* **Task requirements**
Pull out every line of the rows below that contains the word "scene".

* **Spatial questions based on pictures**
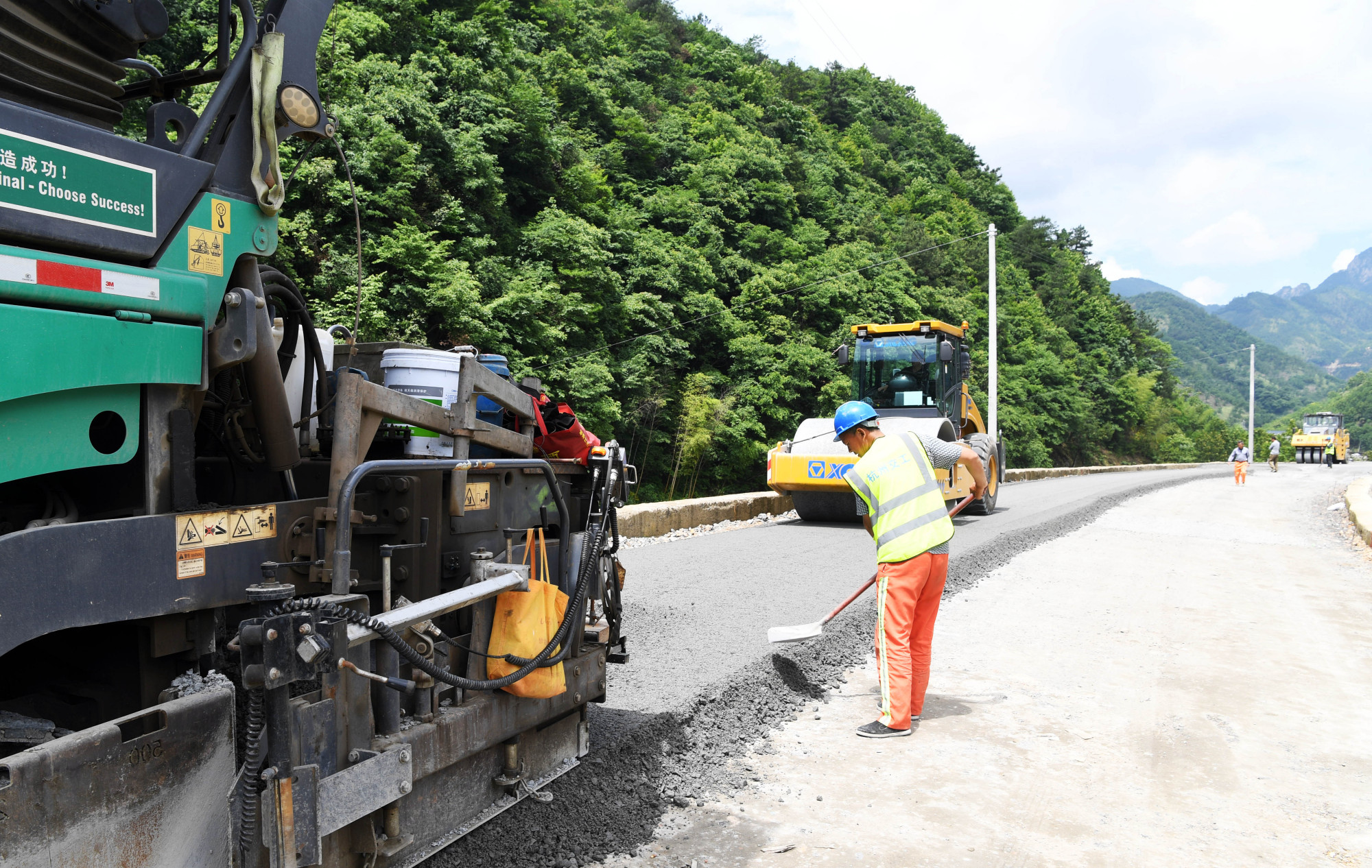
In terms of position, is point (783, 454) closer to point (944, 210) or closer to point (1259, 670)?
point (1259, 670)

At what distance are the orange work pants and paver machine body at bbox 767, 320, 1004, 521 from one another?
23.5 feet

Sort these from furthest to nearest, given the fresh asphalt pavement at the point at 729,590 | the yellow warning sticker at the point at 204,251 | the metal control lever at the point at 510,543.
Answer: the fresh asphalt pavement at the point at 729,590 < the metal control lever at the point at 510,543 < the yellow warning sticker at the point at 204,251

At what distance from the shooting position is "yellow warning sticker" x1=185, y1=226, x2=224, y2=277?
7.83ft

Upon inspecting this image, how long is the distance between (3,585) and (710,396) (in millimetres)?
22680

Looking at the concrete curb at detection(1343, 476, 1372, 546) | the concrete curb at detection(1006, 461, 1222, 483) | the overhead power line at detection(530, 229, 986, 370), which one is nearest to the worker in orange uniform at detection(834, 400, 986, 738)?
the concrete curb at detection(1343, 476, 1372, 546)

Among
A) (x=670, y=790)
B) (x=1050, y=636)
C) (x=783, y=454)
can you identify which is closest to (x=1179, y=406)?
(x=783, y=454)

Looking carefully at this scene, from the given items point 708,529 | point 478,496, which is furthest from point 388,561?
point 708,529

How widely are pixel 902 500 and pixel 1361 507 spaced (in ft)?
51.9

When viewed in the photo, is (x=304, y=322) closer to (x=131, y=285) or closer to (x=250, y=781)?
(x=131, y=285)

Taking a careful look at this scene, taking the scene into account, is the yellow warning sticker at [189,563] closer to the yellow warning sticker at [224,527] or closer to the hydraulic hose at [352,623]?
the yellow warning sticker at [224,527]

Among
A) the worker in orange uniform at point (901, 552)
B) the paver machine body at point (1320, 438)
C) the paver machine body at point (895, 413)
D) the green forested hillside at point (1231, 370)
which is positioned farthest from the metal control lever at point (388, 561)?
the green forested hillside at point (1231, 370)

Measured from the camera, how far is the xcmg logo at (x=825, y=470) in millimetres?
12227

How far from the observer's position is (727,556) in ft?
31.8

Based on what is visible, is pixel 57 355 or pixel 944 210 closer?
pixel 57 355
==
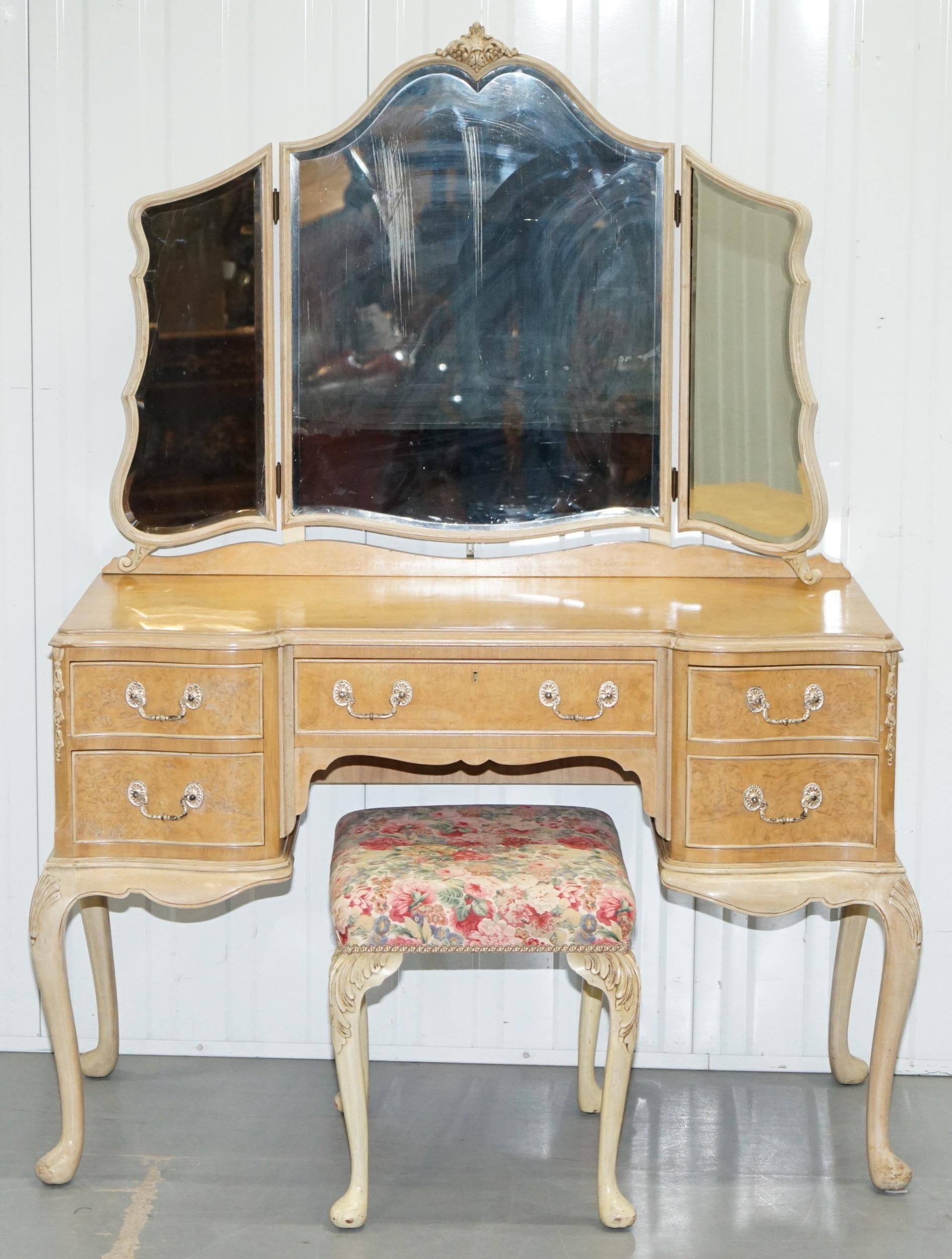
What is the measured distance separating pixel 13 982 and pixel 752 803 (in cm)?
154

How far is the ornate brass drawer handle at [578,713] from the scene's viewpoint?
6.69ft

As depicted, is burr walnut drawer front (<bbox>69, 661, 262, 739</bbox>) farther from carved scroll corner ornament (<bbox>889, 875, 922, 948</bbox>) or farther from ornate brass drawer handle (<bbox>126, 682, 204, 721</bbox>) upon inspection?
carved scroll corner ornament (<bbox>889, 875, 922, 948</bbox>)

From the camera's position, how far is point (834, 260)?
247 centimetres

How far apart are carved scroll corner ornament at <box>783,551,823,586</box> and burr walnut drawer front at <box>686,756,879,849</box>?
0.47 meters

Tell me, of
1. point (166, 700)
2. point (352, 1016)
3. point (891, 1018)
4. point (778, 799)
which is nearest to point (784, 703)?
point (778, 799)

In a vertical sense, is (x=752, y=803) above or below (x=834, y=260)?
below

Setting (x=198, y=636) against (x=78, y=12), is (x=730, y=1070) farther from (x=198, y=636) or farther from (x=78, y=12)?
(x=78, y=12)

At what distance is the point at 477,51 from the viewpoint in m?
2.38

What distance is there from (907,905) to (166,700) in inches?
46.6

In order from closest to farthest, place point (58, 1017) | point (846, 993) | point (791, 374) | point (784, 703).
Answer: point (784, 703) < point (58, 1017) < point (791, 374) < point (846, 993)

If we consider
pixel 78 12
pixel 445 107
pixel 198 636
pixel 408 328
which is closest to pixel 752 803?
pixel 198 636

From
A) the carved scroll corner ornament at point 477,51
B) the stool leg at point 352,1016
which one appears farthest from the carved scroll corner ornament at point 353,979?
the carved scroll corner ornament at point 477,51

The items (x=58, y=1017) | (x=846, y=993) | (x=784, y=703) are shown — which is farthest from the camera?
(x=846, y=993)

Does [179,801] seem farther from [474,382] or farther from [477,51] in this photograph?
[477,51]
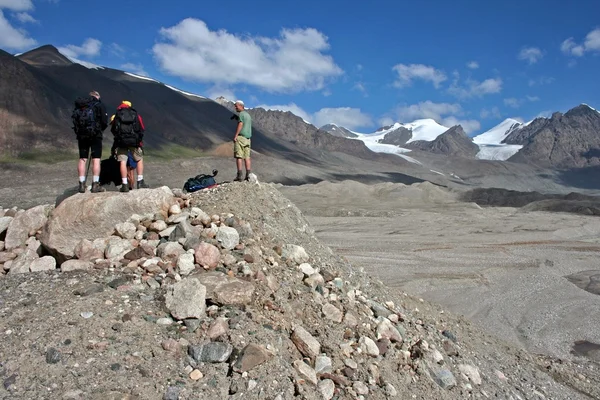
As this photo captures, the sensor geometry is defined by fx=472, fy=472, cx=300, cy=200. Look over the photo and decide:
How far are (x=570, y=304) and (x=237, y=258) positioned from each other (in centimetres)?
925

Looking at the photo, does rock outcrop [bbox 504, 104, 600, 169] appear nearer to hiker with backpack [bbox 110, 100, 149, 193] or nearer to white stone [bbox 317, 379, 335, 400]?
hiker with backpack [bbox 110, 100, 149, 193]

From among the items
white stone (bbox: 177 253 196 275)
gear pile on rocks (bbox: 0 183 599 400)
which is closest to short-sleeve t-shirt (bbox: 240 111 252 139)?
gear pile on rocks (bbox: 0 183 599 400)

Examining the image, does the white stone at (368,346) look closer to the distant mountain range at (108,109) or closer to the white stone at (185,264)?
---
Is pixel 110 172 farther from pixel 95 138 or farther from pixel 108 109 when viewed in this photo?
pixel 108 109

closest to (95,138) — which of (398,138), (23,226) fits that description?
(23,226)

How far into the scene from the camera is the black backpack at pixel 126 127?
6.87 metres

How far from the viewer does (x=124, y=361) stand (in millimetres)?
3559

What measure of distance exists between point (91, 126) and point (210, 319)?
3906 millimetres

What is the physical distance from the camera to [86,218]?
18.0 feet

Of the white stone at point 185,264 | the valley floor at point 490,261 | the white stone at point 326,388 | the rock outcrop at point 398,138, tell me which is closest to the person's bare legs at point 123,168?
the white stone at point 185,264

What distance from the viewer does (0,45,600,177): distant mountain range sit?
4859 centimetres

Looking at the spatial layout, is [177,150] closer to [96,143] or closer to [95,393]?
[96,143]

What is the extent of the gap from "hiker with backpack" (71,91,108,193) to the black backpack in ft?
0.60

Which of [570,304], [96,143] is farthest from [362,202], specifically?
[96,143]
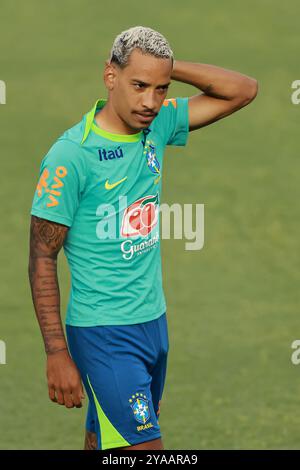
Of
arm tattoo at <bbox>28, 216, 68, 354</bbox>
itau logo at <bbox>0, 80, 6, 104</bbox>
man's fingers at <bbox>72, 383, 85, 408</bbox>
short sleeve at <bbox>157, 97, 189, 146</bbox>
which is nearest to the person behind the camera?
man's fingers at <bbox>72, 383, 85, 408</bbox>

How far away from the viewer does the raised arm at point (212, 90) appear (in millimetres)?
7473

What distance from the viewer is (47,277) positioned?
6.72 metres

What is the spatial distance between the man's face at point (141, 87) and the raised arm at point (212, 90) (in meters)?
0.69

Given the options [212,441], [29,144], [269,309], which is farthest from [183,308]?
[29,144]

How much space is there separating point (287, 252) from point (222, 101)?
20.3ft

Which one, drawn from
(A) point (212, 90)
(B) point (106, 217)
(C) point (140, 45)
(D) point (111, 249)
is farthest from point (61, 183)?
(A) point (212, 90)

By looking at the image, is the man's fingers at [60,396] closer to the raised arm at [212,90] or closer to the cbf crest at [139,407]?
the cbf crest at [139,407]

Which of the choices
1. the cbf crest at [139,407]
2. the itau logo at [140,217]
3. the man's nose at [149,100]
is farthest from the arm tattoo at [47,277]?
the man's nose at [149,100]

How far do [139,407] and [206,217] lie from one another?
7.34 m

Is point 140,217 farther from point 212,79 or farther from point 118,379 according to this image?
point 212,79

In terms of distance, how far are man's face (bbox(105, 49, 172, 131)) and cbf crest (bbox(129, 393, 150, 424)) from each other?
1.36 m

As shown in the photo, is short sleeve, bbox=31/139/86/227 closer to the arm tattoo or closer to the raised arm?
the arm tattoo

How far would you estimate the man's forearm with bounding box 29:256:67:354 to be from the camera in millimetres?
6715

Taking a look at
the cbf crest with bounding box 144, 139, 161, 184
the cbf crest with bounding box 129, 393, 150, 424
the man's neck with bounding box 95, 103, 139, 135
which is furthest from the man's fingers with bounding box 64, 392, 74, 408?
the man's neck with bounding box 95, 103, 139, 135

* **Exercise solution**
Looking carefully at this scene, from the given items point 708,529 | point 478,496, which is furthest from point 388,561?
Taking a careful look at this scene, taking the scene into account, is the yellow warning sticker at [189,563] closer to the yellow warning sticker at [224,527] or closer to the hydraulic hose at [352,623]?
How far is the ornate brass drawer handle at [578,713] from the scene's viewpoint?
How far into the scene from the camera is the black backpack at pixel 126 127?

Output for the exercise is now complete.